* Begin SOURCE RECORDS *

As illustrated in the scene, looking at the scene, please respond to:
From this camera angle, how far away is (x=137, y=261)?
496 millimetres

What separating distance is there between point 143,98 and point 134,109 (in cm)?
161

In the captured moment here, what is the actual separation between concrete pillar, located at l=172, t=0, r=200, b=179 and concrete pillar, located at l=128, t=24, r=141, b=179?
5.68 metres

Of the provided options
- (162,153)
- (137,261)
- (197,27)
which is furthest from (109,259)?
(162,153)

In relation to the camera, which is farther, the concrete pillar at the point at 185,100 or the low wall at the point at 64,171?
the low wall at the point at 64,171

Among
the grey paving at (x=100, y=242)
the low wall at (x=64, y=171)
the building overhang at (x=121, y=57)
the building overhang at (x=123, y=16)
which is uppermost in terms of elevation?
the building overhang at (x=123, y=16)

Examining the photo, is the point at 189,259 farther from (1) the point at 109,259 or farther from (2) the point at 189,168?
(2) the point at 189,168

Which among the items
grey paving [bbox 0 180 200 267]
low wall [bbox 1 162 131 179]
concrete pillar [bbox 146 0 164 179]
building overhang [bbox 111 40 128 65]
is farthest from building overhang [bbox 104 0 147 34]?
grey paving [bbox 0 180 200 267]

* End SOURCE RECORDS *

## GOAL
Retype every one of the items above word for word, leaving out nothing and changing nothing.

## RESPONSE TO THE TASK
As illustrated in the scene, looking at the scene, please respond to:
From this camera angle, how far away is (x=137, y=261)?
496 millimetres

What separating distance is there between point 143,98 and point 134,109 (in cm)?
161

In the captured moment here, what is the actual separation between concrete pillar, located at l=172, t=0, r=200, b=179 and concrete pillar, located at l=128, t=24, r=141, b=179?
5.68 metres

Of the provided options
- (162,153)
- (137,261)
- (197,27)
which is furthest from (109,259)?
(162,153)

In relation to the camera, which is farther, the concrete pillar at the point at 185,100 or the low wall at the point at 64,171?
the low wall at the point at 64,171

Among
the grey paving at (x=100, y=242)
the low wall at (x=64, y=171)
the building overhang at (x=121, y=57)
the building overhang at (x=123, y=16)
which is uppermost in terms of elevation?
the building overhang at (x=123, y=16)

Examining the photo, is the point at 189,259 farther from (1) the point at 109,259 or farther from (2) the point at 189,168?
(2) the point at 189,168

Which among the items
grey paving [bbox 0 180 200 267]
low wall [bbox 1 162 131 179]
concrete pillar [bbox 146 0 164 179]
building overhang [bbox 111 40 128 65]
is farthest from building overhang [bbox 104 0 147 34]?
grey paving [bbox 0 180 200 267]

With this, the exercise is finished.